Al final del libro había una lista de vocabulario de aquella lengua desconocida, en la que se sugerían posibles significados para algunos términos. Valbuena señaló ku-rai y ku-ro.

– Estas dos palabras han sonado varias veces en la grabación. Como ven aquí, se cree que pueden significar «todas» y «todo», respectivamente. Pero observen esta otra -dijo, retrocediendo un poco-. Se trata de a-ko-a-ne, que podría significar…

– Madre -dijo Gabriel, aunque el dedo de Valbuena tapaba la traducción.

– Así es. ¿Cómo…?

– ¿Podría leerse algo así como akkuane?

– Sí. El sistema silábico es bastante impreciso. También he escuchado en la grabación appardumba…

– Padre -dijo Gabriel, con decisión.

No podía decir que el idioma de los minoicos se hubiera grabado por completo en su mente después del sueño. Pero si alguien le ofrecía una pista, como estaba haciendo ahora Valbuena, las palabras salían como carpas enganchadas a un anzuelo. Según Platón, el conocimiento es recuerdo de saberes adquiridos en vidas anteriores. Ahora Gabriel estaba experimentando la reminiscencia, el auténtico conocimiento platónico.

– Isashara -musitó al recordar otro nombre importante.

– ¿Qué ha dicho? -preguntó Valbuena-. Repítalo, por favor.

– Isashara. También se escucha en la grabación. Es la gran diosa que vive en una montaña de fuego, al norte de Creta.

El dedo de Valbuena señaló otra de las columnas del vocabulario. Iasasarame, y la traducción: «Posible nombre de la Gran Diosa Madre de la religión cretense».

– ¿Acaso se dedica ahora a estudiar lineal A, señor Espada?

– Le puedo asegurar que lo único que sé de esa lengua lo he encontrado en Internet poco antes de venir a verle.

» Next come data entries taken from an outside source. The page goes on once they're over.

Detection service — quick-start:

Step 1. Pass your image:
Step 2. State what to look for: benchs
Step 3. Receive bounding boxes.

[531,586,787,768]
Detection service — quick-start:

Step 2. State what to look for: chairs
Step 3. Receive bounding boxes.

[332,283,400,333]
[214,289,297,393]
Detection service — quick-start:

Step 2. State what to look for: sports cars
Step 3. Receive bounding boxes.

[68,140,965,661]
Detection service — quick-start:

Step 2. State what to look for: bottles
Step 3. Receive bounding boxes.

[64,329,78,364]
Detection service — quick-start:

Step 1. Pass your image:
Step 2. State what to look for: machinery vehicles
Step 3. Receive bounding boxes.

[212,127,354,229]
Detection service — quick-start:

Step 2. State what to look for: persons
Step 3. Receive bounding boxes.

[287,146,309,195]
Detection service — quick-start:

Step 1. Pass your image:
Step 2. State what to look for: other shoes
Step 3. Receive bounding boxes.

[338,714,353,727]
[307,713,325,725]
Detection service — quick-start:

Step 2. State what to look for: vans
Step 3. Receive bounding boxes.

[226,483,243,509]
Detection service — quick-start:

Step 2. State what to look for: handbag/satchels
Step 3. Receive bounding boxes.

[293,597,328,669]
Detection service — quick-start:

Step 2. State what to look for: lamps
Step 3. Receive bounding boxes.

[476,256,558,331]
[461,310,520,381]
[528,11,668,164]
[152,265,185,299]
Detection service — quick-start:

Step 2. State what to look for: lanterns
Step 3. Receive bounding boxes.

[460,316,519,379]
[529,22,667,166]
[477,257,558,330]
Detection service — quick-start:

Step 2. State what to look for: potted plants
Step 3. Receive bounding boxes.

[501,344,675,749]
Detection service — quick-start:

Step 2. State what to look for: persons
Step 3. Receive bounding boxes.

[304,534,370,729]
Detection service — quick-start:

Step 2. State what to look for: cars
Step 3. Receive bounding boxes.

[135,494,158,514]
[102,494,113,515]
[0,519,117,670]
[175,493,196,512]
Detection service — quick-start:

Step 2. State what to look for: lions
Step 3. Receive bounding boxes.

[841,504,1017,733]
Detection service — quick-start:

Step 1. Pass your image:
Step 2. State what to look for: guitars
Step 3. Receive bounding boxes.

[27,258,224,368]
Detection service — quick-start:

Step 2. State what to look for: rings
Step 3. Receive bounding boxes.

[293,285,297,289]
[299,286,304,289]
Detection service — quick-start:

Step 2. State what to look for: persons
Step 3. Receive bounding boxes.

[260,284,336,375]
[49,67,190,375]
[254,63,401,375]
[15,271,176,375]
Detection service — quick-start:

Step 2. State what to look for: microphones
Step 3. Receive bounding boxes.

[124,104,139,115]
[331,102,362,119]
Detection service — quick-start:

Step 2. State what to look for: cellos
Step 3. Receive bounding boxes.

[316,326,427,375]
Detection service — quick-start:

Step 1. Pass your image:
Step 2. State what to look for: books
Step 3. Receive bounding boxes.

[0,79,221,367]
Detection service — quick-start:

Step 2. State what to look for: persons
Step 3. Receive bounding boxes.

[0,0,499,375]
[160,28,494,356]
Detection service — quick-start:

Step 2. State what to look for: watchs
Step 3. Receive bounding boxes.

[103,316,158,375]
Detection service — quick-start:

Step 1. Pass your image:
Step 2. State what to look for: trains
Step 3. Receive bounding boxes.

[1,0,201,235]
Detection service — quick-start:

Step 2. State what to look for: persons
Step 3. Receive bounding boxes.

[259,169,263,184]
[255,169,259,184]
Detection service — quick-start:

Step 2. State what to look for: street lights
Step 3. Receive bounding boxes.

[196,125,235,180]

– Entonces, ¿cómo puede saber qué significan esas palabras?

Gabriel esperaba aquel momento. También lo temía, porque tendría que tomar una decisión. Contar la verdad -o al menos lo que él había vivido como tal-, o callarse. Dentro de su mente, arrojó una moneda al aire.

Salió cara. El rostro de la verdad.

Así que habló, y les contó la visión que había recibido del ritual del toro, de la herida de Kiru y su milagrosa curación. Y de la Atlántida.

Cuando terminó, Gabriel estaba convencido de que Valbuena se iba a reír de él, o a echarlo de su casa por hacerle perder el tiempo con una historia tan absurda. Sin embargo, su antiguo profesor se atusó las puntas del bigote, pensativo.

Estaban en la cocina. A Valbuena, el relato le había parecido lo bastante interesante como para sugerir que se tomaran otro café, y por fin les había invitado a sentarse, aunque fuera en aquellas sillas de contrachapado forradas de fórmica y con patas de metal.

– Es evidente que ha sufrido usted una experiencia extrasensorial en la que se han combinado un contacto telepático con un fenómeno de regresión a vidas anteriores.